Before the Taurus buyout, I found a nice .22 mag Rossi M515 in stainless.

Sadly the plastic rear sight caught on a holster I was using while working in the farm. Half the rear sight blade broke off.

I had priced a Millet sight and found it very expensive so delayed the repair as enough of the blade remained.

Well a couple years ago I finally called Rossi to get a blade an found no parts were available. I believe the pistol had a lifetime warranty, but that Rossi company died.

So I checked with a couple gunsmiths trying to find a blade and no soap.

Later, I checked the Rossi/Taurus website and saw their .22/.22mags had sights that looked like the older one I have.

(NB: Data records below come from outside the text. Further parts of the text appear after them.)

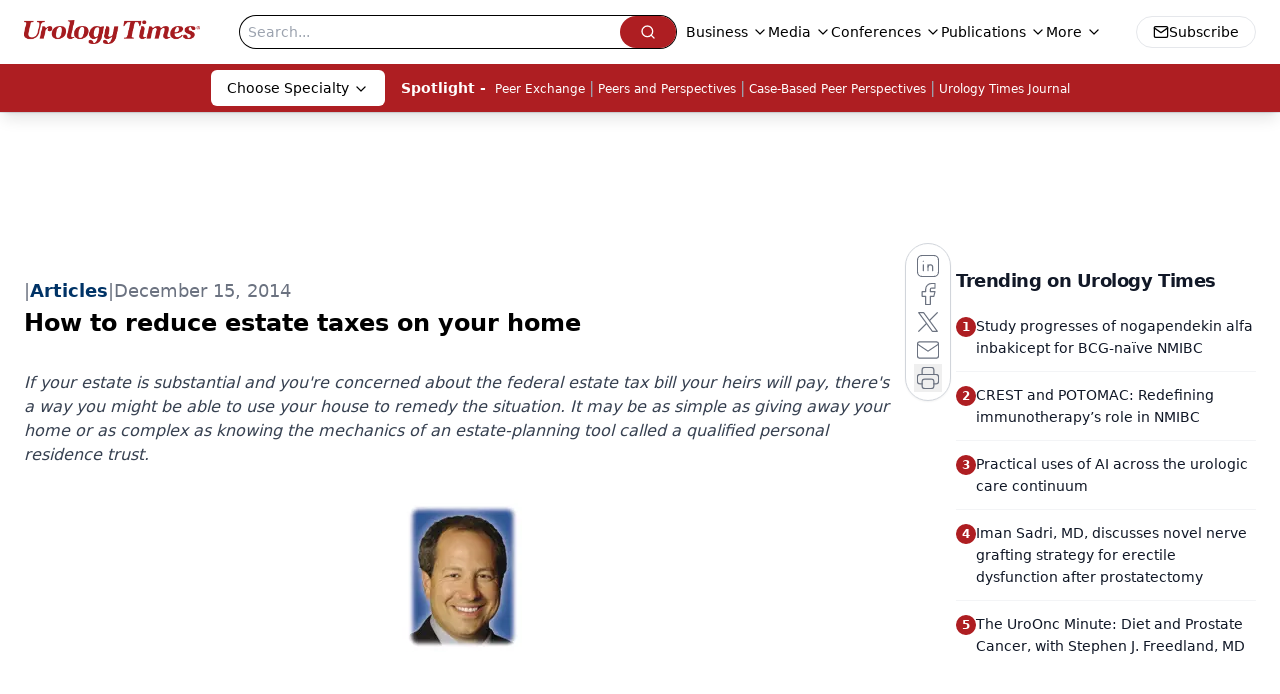

--- FILE ---
content_type: text/html; charset=utf-8
request_url: https://www.google.com/recaptcha/api2/aframe
body_size: 184
content:
<!DOCTYPE HTML><html><head><meta http-equiv="content-type" content="text/html; charset=UTF-8"></head><body><script nonce="xXkaJLjAEw1GESw6TeAImA">/** Anti-fraud and anti-abuse applications only. See google.com/recaptcha */ try{var clients={'sodar':'https://pagead2.googlesyndication.com/pagead/sodar?'};window.addEventListener("message",function(a){try{if(a.source===window.parent){var b=JSON.parse(a.data);var c=clients[b['id']];if(c){var d=document.createElement('img');d.src=c+b['params']+'&rc='+(localStorage.getItem("rc::a")?sessionStorage.getItem("rc::b"):"");window.document.body.appendChild(d);sessionStorage.setItem("rc::e",parseInt(sessionStorage.getItem("rc::e")||0)+1);localStorage.setItem("rc::h",'1768918598214');}}}catch(b){}});window.parent.postMessage("_grecaptcha_ready", "*");}catch(b){}</script></body></html>

--- FILE ---
content_type: text/plain; charset=utf-8
request_url: https://fp.urologytimes.com/cytlr/WGPKxh/_werFIB/tD7?q=vnFC4dZv8NpwPrIAgVP2
body_size: -57
content:
VwwZHOYAuTziSEM6jgLm59/YGPzXunYqTkCIuGBI6iZUkuZKel4hWNF6QcKXEc1bjTQjS+Pm7bYiLDRUFtGHvLX+wX2RiFs=

--- FILE ---
content_type: application/javascript
request_url: https://api.lightboxcdn.com/z9gd/43416/www.urologytimes.com/jsonp/z?cb=1768918581707&dre=l&callback=jQuery112406867622496813262_1768918581647&_=1768918581648
body_size: 1019
content:
jQuery112406867622496813262_1768918581647({"success":true,"dre":"l","response":"N4Ig5gpg9iBcoFsIBcBOUD6BjKATCcArAMyEA0IqEYAllAHbZ4GwgDyAEiBQDYO3IArvjgBaABzEAdAAYZANgCMFHIPpoAnhnoBDJHBABVejWQRcAAgDKyHWYDO3EAC8aABxwjWAFmIAmRUInHHUaegh1bT0WEAA5KFRkAAsLAEEkVBosHSd3A0VxKUUATkUi8UK.GXFg0w0DAGEoHkEEACNBR147U2EWYmKpYvk.chBkGiQMZwYY9IhM7IB6WIgAdwwATQSAaycqWgYo.[base64]"});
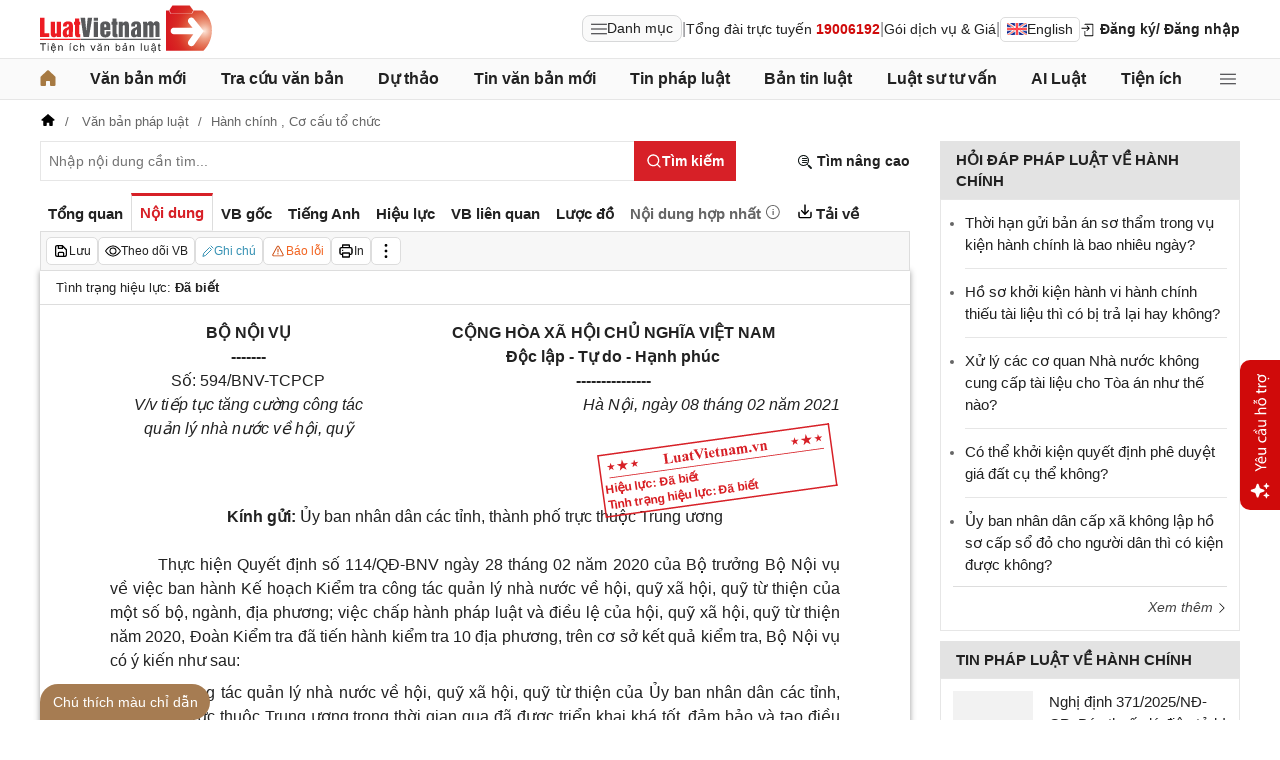

--- FILE ---
content_type: application/javascript
request_url: https://cdn2.luatvietnam.vn/js/app/background.services.js?v=20260115-3
body_size: 98
content:
import ModuleLoader from "/js/core/moduleLoader.js";

/**
 * Khởi chạy các service nền sau paint đầu tiên
 */
export function startBackgroundServices(appContext) {
  const { DomUtil } = appContext;

  DomUtil.idle(async () => {
    const [
      AccountAreaModule,
      SsoModule,
      PrivacyPolicyModule,
      CoreEventsModule,
      ErrorHandlerModule,
    ] = await Promise.all([
      ModuleLoader.load("/js/core/account-area.js"),
      ModuleLoader.load("/js/core/sso.js"),
      ModuleLoader.load("/js/core/privacy-policy.js"),
      ModuleLoader.load("/js/core/events.js"),
      ModuleLoader.load("/js/core/errorHandler.js"),
    ]);

    new AccountAreaModule.default()?.init?.();
    new SsoModule.default()?.init?.();
    new PrivacyPolicyModule.default()?.init?.();

    CoreEventsModule?.init?.();
    ErrorHandlerModule?.default?.registerGlobal?.();
  });
}
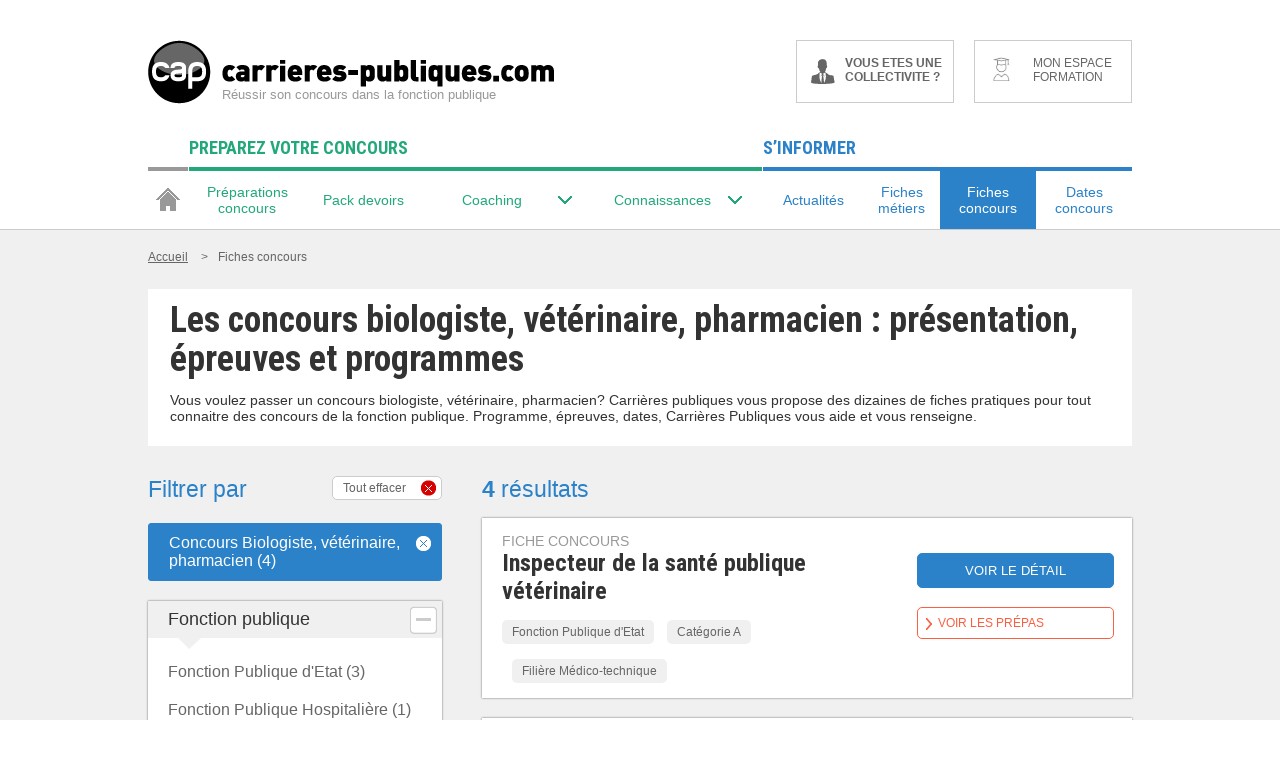

--- FILE ---
content_type: application/javascript
request_url: https://ts.infoprodata.com//js/core.js
body_size: 360
content:
'use strict';var a=null;a=a?a:(new Date).getTime();var b="_ig\x3dBdyGjYh2wdnJnPrcFAEkZj2JeuKErv+vzZUM/rMywyD9M8XVCRVBlxN1PovWixRZOjXsN25CfZSq08wXe3UMEA==; path\x3d/; SameSite\x3dNone; Secure; expires\x3d"+(new Date(a+2592E6)).toUTCString()+"; max-age\x3d2592000";b+="; domain\x3dhttps://ts.infoprodata.com/";document.cookie=b;window.ipdataCbck2018("BdyGjYh2wdnJnPrcFAEkZj2JeuKErv+vzZUM/rMywyD9M8XVCRVBlxN1PovWixRZOjXsN25CfZSq08wXe3UMEA==");

--- FILE ---
content_type: application/javascript; charset=utf-8
request_url: https://www.carrieres-publiques.com/js/app.core.IPDIGIT1765446066TIGIDPI-min.js
body_size: 1616
content:
window.App=window.App||{},App.Config=App.Config||{},App.Date=App.Date||{},App.Dispatch=App.Dispatch||{},App.HTTP=App.HTTP||{},App.Locale=App.Locale||{},App.Session=App.Session||{},App.String=App.String||{},App.Util=App.Util||{},window.Dialog=App.Dialog,window.Dispatch=App.Dispatch,window.Util=App.Util,App.eventHandlers={_elements:{},init:function(){jQuery(window).on("beforeunload",App.eventHandlers.beforeUnload).on("abort",function(){alert("Aborted")}),jQuery(document).on({error:App.eventHandlers.error,ajaxStart:App.eventHandlers.ajaxStart,ajaxComplete:App.eventHandlers.ajaxComplete,ajaxSend:App.eventHandlers.ajaxSend,ajaxStop:App.eventHandlers.ajaxStop,ajaxSuccess:App.eventHandlers.ajaxSuccess,ajaxError:App.eventHandlers.ajaxError}),App.eventHandlers._elements.loader=document.getElementById("globalAJAXLoader"),App.eventHandlers._elements.jLoader=jQuery("#globalAJAXLoader"),jQuery([window,document]).on("storage",App.eventHandlers.storage)},error:function(r,e,a){return App.Dialog.error(r),!0},ajaxSend:function(r,e,a){App.Indicator&&a.indicator&&App.Indicator.on(a.indicator)},ajaxComplete:function(r,e,a){App.Indicator&&a.indicator&&App.Indicator.off(a.indicator)},ajaxSuccess:function(r,e,a){if(e.responseText.match(/<br \/>\n<font size='1'><table class='xdebug-error'/)!==null&&App.Dialog&&App.Dialog.error(e.responseText.replace(`<br />
`,""),"PHPError"),!App.eventHandlers.ajaxLoginCheck(r,e))return!1},ajaxError:function(r,e,a,o){App.eventHandlers.ajaxLoginCheck(r,e);var n=null;switch(e.status){case 0:break;case 200:e.statusText=="parsererror"&&(n=e.status+" : "+o||e.statusText,n+="<hr>"+e.responseText);break;case 500:n=`Le serveur a rencontr\xE9 une erreur interne.

`+e.status+" : "+e.statusText;break;default:n===null&&(n=e.status+" : "+o||e.statusText);break}App.UIMessages&&n?App.UIMessages.error(n):App.Dialog&&n&&App.Dialog.error(n,"Erreur AJAX")},ajaxStart:function(){var r=App.eventHandlers._elements.loader;r&&(r.ajaxCounter===void 0&&(r.ajaxCounter=0),r.ajaxCounter++,App.eventHandlers._elements.jLoader&&App.eventHandlers._elements.jLoader.show())},ajaxStop:function(){var r=App.eventHandlers._elements.loader;r&&(r.ajaxCounter--,App.eventHandlers._elements.jLoader&&!r.ajaxCounter&&App.eventHandlers._elements.jLoader.hide())},ajaxLoginCheck:function(r,e){var a=e.responseHeaders||App.HTTP.parseHttpHeaderString(e.getAllResponseHeaders());if(a["X-LOGIN-REQUIRED"]=="yes")return localStorage["X-LOGIN-REQUIRED"]="yes",r.stopPropagation(),(App.Dialog&&App.Dialog.logon&&!window.localStorage||!jQuery.isFunction(localStorage.key))&&App.Dialog.logon(App.Session.boUser?App.Session.boUser.login:""),!1;localStorage["X-LOGIN-REQUIRED"]="no"},beforeUnload:function(r){App.Indicator&&App.Indicator.bodyThrobber&&App.Indicator.bodyThrobber(!0)},storage:function(r){var e=r.originalEvent;switch(e.key){case"X-LOGIN-REQUIRED":e.newValue=="yes"?App.Dialog.logon(App.Session.boUser?App.Session.boUser.login:""):App.Dispatch.p=="1"&&App.Dispatch.sp=="0"?(App.eventHandlers.beforeUnload(r),window.location.reload()):App.Dialog.logon.close();break;case"X-SESSION-INFO":r.data=jQuery.parseJSON(e.newValue),App.Session=r.data,App.eventHandlers.updateUserInfo(r);break}},updateUserInfo:function(r){if(r.data){var e=r.data;jQuery("#boUserConnexionTime").html("boUserConnexionTime"in e?Utile.date("H:i",e.boUserConnexionTime):""),jQuery("#boUserFullname").html("boUser"in e?(e.boUser.prenom||"")+" "+(e.boUser.nom||""):""),jQuery("#headerBoUserFullname").html("boUser"in e?(e.boUser.prenom||"")+" "+(e.boUser.nom||""):""),"boUser"in e?jQuery("#footerBoUserInfo").show():jQuery("#footerBoUserInfo").hide()}}},jQuery(App.eventHandlers.init),App.HTTP.parseHttpHeaderString=function(r){for(var e=r.replace(/\r/g,"").split(`
`),a={},o=0;o<e.length;o++){var n=String(e[o]).replace(/^([^:]+):.*$/,"$1");n!=""&&(a[n]=e[o].replace(/^[^:]+: ?(.*)$/,"$1"))}return a};
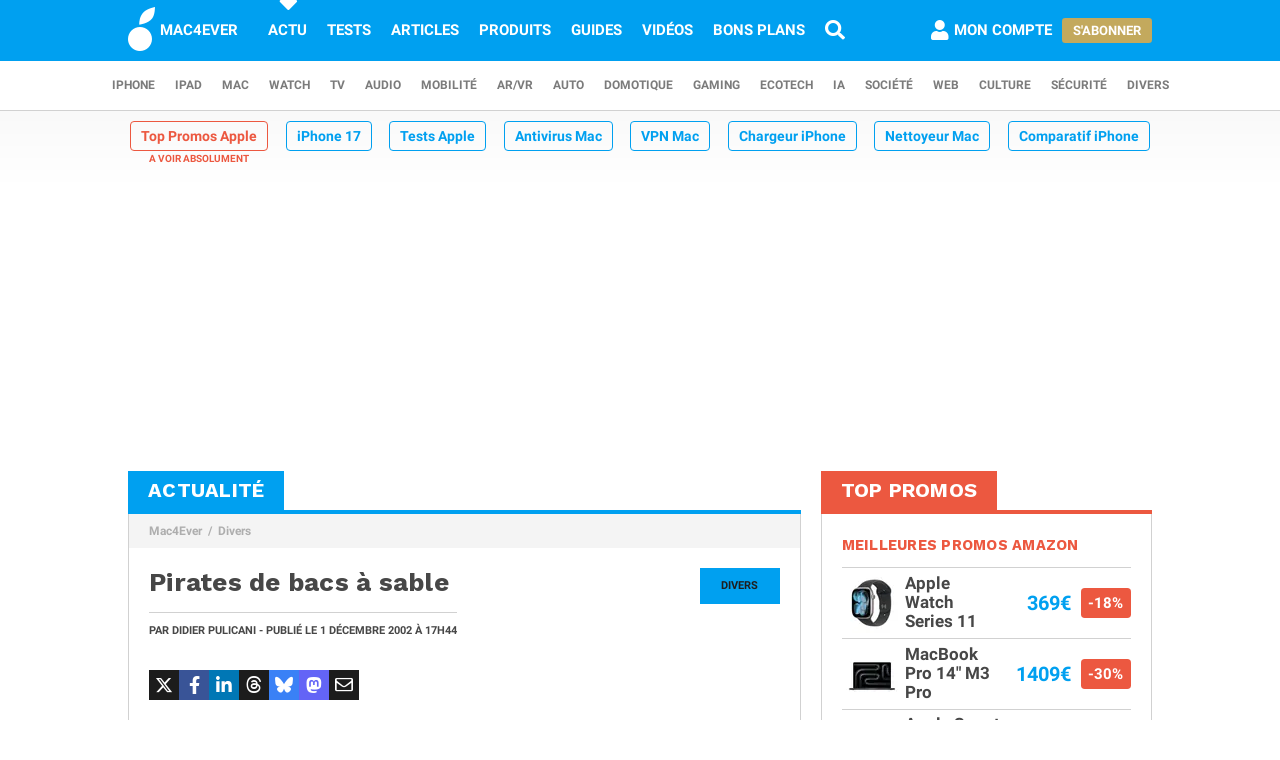

--- FILE ---
content_type: application/javascript; charset=utf-8
request_url: https://www.mac4ever.com/lib/lodash/lodash-custom-m4e.min.js?build=1b44acb789f61a4e9cbfc69db8e30ccd224527c9
body_size: 2543
content:
/**
 * @license
 * Lodash (Custom Build) lodash.com/license | Underscore.js 1.8.3 underscorejs.org/LICENSE
 * Build: `lodash include="get,set,compact" -p -o web/lib/lodash/lodash-custom-m4e.min.js`
 */
;(function(){function t(){}function e(t){var e=-1,n=null==t?0:t.length;for(this.clear();++e<n;){var r=t[e];this.set(r[0],r[1])}}function n(t){var e=-1,n=null==t?0:t.length;for(this.clear();++e<n;){var r=t[e];this.set(r[0],r[1])}}function r(t){var e=-1,n=null==t?0:t.length;for(this.clear();++e<n;){var r=t[e];this.set(r[0],r[1])}}function o(t,e){for(var n=t.length;n--;)if(h(t[n][0],e))return n;return-1}function i(t){if(null==t)return t===g?"[object Undefined]":"[object Null]";if(G&&G in Object(t)){var e=k.call(t,G),n=t[G];
try{t[G]=g;var r=true}catch(t){}var o=I.call(t);r&&(e?t[G]=n:delete t[G]),t=o}else t=I.call(t);return t}function u(t){if(typeof t=="string")return t;if(D(t)){for(var e=-1,n=null==t?0:t.length,r=Array(n);++e<n;)r[e]=u(t[e],e,t);return r+""}return d(t)?V?V.call(t):"":(e=t+"","0"==e&&1/t==-j?"-0":e)}function a(t,e){if(D(t))return t;var n;return D(t)?n=false:(n=typeof t,n=!("number"!=n&&"symbol"!=n&&"boolean"!=n&&null!=t&&!d(t))||(O.test(t)||!m.test(t)||null!=e&&t in Object(e))),n?[t]:B(v(t))}function c(t,e){
var n=t.__data__,r=typeof e;return("string"==r||"number"==r||"symbol"==r||"boolean"==r?"__proto__"!==e:null===e)?n[typeof e=="string"?"string":"hash"]:n.map}function l(t,e){var n,r=null==t?g:t[e];return n=!(!y(r)||R&&R in r)&&(_(r)?N:S).test(f(r)),n?r:g}function s(t){if(typeof t=="string"||d(t))return t;var e=t+"";return"0"==e&&1/t==-j?"-0":e}function f(t){if(null!=t){try{return C.call(t)}catch(t){}return t+""}return""}function p(t,e){if(typeof t!="function"||null!=e&&typeof e!="function")throw new TypeError("Expected a function");
var n=function(){var r=arguments,o=e?e.apply(this,r):r[0],i=n.cache;return i.has(o)?i.get(o):(r=t.apply(this,r),n.cache=i.set(o,r)||i,r)};return n.cache=new(p.Cache||r),n}function h(t,e){return t===e||t!==t&&e!==e}function _(t){return!!y(t)&&(t=i(t),"[object Function]"==t||"[object GeneratorFunction]"==t||"[object AsyncFunction]"==t||"[object Proxy]"==t)}function y(t){var e=typeof t;return null!=t&&("object"==e||"function"==e)}function b(t){return null!=t&&typeof t=="object"}function d(t){return typeof t=="symbol"||b(t)&&"[object Symbol]"==i(t);
}function v(t){return null==t?"":u(t)}var g,j=1/0,m=/\.|\[(?:[^[\]]*|(["'])(?:(?!\1)[^\\]|\\.)*?\1)\]/,O=/^\w*$/,z=/[^.[\]]+|\[(?:(-?\d+(?:\.\d+)?)|(["'])((?:(?!\2)[^\\]|\\.)*?)\2)\]|(?=(?:\.|\[\])(?:\.|\[\]|$))/g,w=/\\(\\)?/g,S=/^\[object .+?Constructor\]$/,$=/^(?:0|[1-9]\d*)$/,x=typeof self=="object"&&self&&self.Object===Object&&self,x=typeof global=="object"&&global&&global.Object===Object&&global||x||Function("return this")(),A=typeof exports=="object"&&exports&&!exports.nodeType&&exports,F=A&&typeof module=="object"&&module&&!module.nodeType&&module,E=Array.prototype,P=Object.prototype,T=x["__core-js_shared__"],C=Function.prototype.toString,k=P.hasOwnProperty,R=function(){
var t=/[^.]+$/.exec(T&&T.keys&&T.keys.IE_PROTO||"");return t?"Symbol(src)_1."+t:""}(),I=P.toString,N=RegExp("^"+C.call(k).replace(/[\\^$.*+?()[\]{}|]/g,"\\$&").replace(/hasOwnProperty|(function).*?(?=\\\()| for .+?(?=\\\])/g,"$1.*?")+"$"),P=x.Symbol,q=E.splice,G=P?P.toStringTag:g,L=function(){try{var t=l(Object,"defineProperty");return t({},"",{}),t}catch(t){}}(),M=l(x,"Map"),U=l(Object,"create"),V=(E=P?P.prototype:g)?E.toString:g;e.prototype.clear=function(){this.__data__=U?U(null):{},this.size=0;
},e.prototype.delete=function(t){return t=this.has(t)&&delete this.__data__[t],this.size-=t?1:0,t},e.prototype.get=function(t){var e=this.__data__;return U?(t=e[t],"__lodash_hash_undefined__"===t?g:t):k.call(e,t)?e[t]:g},e.prototype.has=function(t){var e=this.__data__;return U?e[t]!==g:k.call(e,t)},e.prototype.set=function(t,e){var n=this.__data__;return this.size+=this.has(t)?0:1,n[t]=U&&e===g?"__lodash_hash_undefined__":e,this},n.prototype.clear=function(){this.__data__=[],this.size=0},n.prototype.delete=function(t){
var e=this.__data__;return t=o(e,t),!(0>t)&&(t==e.length-1?e.pop():q.call(e,t,1),--this.size,true)},n.prototype.get=function(t){var e=this.__data__;return t=o(e,t),0>t?g:e[t][1]},n.prototype.has=function(t){return-1<o(this.__data__,t)},n.prototype.set=function(t,e){var n=this.__data__,r=o(n,t);return 0>r?(++this.size,n.push([t,e])):n[r][1]=e,this},r.prototype.clear=function(){this.size=0,this.__data__={hash:new e,map:new(M||n),string:new e}},r.prototype.delete=function(t){return t=c(this,t).delete(t),
this.size-=t?1:0,t},r.prototype.get=function(t){return c(this,t).get(t)},r.prototype.has=function(t){return c(this,t).has(t)},r.prototype.set=function(t,e){var n=c(this,t),r=n.size;return n.set(t,e),this.size+=n.size==r?0:1,this};var B=function(t){t=p(t,function(t){return 500===e.size&&e.clear(),t});var e=t.cache;return t}(function(t){var e=[];return 46===t.charCodeAt(0)&&e.push(""),t.replace(z,function(t,n,r,o){e.push(r?o.replace(w,"$1"):n||t)}),e});p.Cache=r;var D=Array.isArray;t.compact=function(t){
for(var e=-1,n=null==t?0:t.length,r=0,o=[];++e<n;){var i=t[e];i&&(o[r++]=i)}return o},t.memoize=p,t.set=function(t,e,n){if(null!=t&&y(t)){e=a(e,t);for(var r=-1,o=e.length,i=o-1,u=t;null!=u&&++r<o;){var c=s(e[r]),l=n;if(r!=i){var f=u[c],l=g;if(l===g){if(!y(f))var f=e[r+1],l=void 0,p=typeof f,f=(l=null==l?9007199254740991:l)&&("number"==p||"symbol"!=p&&$.test(f))&&-1<f&&0==f%1&&f<l?[]:{};l=f}}var p=u,f=c,_=p[f];k.call(p,f)&&h(_,l)&&(l!==g||f in p)||("__proto__"==f&&L?L(p,f,{configurable:true,enumerable:true,
value:l,writable:true}):p[f]=l),u=u[c]}}return t},t.eq=h,t.get=function(t,e,n){if(null==t)t=g;else{e=a(e,t);for(var r=0,o=e.length;null!=t&&r<o;)t=t[s(e[r++])];t=r&&r==o?t:g}return t===g?n:t},t.isArray=D,t.isFunction=_,t.isObject=y,t.isObjectLike=b,t.isSymbol=d,t.toString=v,t.VERSION="4.17.5",typeof define=="function"&&typeof define.amd=="object"&&define.amd?(x._=t, define(function(){return t})):F?((F.exports=t)._=t,A._=t):x._=t}).call(this);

I took the risk and ordered the part for the .22 as the .22 mag part was not in stock. 
I did not order the mounting screw, thinking my stainless part would work fine - and not wanting to mess up the tap in the frame.
My planned worse case was I may have to rip apart the new sight and move the blade to the old sight base.

Well the part came quick enough and the width was perfect. However I had to remove about 1/4" from the front of the sight base for it to fit. (picture an elongated T where the bottom had to be ground down)
The mounting screw hole lined up but the hole has more flare to the top than the original screw, regardless, the original screw holds it fast.

Out to the range and sighted it in quickly. I actually like the black sight over the older stainless - blade only was black - so I'm glad this revolver is back in business 100%.

Now all I am waiting for is the Federal ammo to re-appear.


----------